USMLE Review Aids: Acute Infections of the Urinary Tract

December 11, 2011 by  
Filed under USMLE Tips

Integrated basically as part of USMLE review for USMLE Step 2 CS, acute infections of the urinary tract are relatively common in pediatric practice. Such infections are rarely limited to a single portion of the urinary tract and for this reason the term “pyelitis,” commonly applied is scarcely applicable. Better appreciated in USMLE videos and photos from USMLE downloads, infections of the renal pelvis usually extend into the renal parenchyma, producing a pyelonephritis and there is usually some inflammation of the ureters and the bladder.

The presence of an acute infection of the urinary tract may be suspected from the clinical symptoms, but the diagnosis is established only by the demonstration of pus cells and bacteria in the urine, which have not been acquired from some extra-urinary source such as vaginitis or “container contamination” During a temporary urinary obstruction of a unilateral infection there may be neither pus cells nor bacteria. In other instances one or the other of them may be absent.

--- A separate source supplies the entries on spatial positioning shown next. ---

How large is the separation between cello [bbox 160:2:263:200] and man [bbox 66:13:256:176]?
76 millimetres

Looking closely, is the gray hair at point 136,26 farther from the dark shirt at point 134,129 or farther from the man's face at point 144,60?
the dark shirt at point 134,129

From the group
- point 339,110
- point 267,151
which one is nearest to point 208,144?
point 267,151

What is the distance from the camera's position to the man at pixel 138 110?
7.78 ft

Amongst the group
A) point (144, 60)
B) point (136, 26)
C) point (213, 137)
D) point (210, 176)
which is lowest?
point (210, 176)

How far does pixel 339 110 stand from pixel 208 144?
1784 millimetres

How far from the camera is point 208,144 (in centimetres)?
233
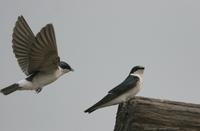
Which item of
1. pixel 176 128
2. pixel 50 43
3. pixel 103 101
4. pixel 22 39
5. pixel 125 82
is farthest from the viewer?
pixel 22 39

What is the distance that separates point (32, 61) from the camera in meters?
5.57

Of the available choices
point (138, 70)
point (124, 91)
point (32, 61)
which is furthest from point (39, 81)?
point (124, 91)

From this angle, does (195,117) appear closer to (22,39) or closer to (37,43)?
(37,43)

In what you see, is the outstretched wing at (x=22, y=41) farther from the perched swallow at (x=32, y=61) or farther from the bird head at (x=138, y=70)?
the bird head at (x=138, y=70)

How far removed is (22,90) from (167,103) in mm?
3530

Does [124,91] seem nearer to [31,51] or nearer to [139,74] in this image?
[139,74]

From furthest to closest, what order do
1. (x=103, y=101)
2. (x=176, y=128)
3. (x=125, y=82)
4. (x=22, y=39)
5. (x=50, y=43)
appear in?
(x=22, y=39) < (x=50, y=43) < (x=125, y=82) < (x=103, y=101) < (x=176, y=128)

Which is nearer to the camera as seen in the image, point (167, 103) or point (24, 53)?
point (167, 103)

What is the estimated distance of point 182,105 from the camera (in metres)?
2.21

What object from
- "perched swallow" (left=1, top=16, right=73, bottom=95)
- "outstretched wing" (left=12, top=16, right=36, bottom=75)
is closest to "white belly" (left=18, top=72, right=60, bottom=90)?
"perched swallow" (left=1, top=16, right=73, bottom=95)

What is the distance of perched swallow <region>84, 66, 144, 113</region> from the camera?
3.47 meters

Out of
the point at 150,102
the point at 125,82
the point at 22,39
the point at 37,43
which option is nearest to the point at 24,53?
the point at 22,39

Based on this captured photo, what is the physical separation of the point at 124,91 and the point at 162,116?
148cm

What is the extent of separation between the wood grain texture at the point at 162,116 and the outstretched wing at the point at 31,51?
2813 mm
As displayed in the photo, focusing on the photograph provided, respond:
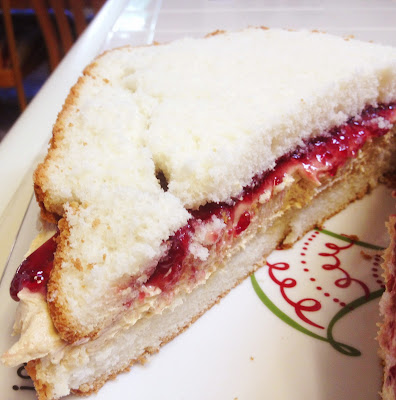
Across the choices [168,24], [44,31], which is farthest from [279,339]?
[44,31]

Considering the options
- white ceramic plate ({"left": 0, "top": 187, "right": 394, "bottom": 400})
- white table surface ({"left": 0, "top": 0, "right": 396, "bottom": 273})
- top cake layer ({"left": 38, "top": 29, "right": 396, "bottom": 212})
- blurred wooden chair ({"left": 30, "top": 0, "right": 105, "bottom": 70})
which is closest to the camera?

Urine is normally sterile but it is readily contaminated during and after voiding. Urine also contains a small number of white blood cells under normal circumstances. Addis counts of healthy children demonstrate about 1,000,000 white blood cells in the urine excreted in a twelve-hour period. In a fresh centrifuged specimen obtained by similar means there should not be more than one to two white blood cells per low power microscopic field.

During acute febrile diseases in girls there is often an increased number of white blood cells in the urine, which disappear with the subsidence of the fever. In most instances this pyuria arises from the vaginal secretion and not from an infection of the urinary tract.

The incidence of the acute form of pyelonephritis is highest during the diaper age, being somewhat less during the first few weeks of life than during the remainder of infancy. As might be expected, the incidence of chronic infections is highest in older children. Pyelonephritis occurs about six times as frequently in the female as in the male, except during the neonatal period, when there is about an equal incidence in the two sexes.

Many different bacteria infect the urinary tract, but the colon bacillus group is responsible for about 80 percent of all cases. Less frequently the staphylococcus, hemolytic streptococcus, Streptococcus fecalis and still less commonly other organisms such as those of the salmonella, dysentery groups,typhoid and tubercle bacilli. Tubercle bacilli are present in the urine only when the urinary tract itself is infected.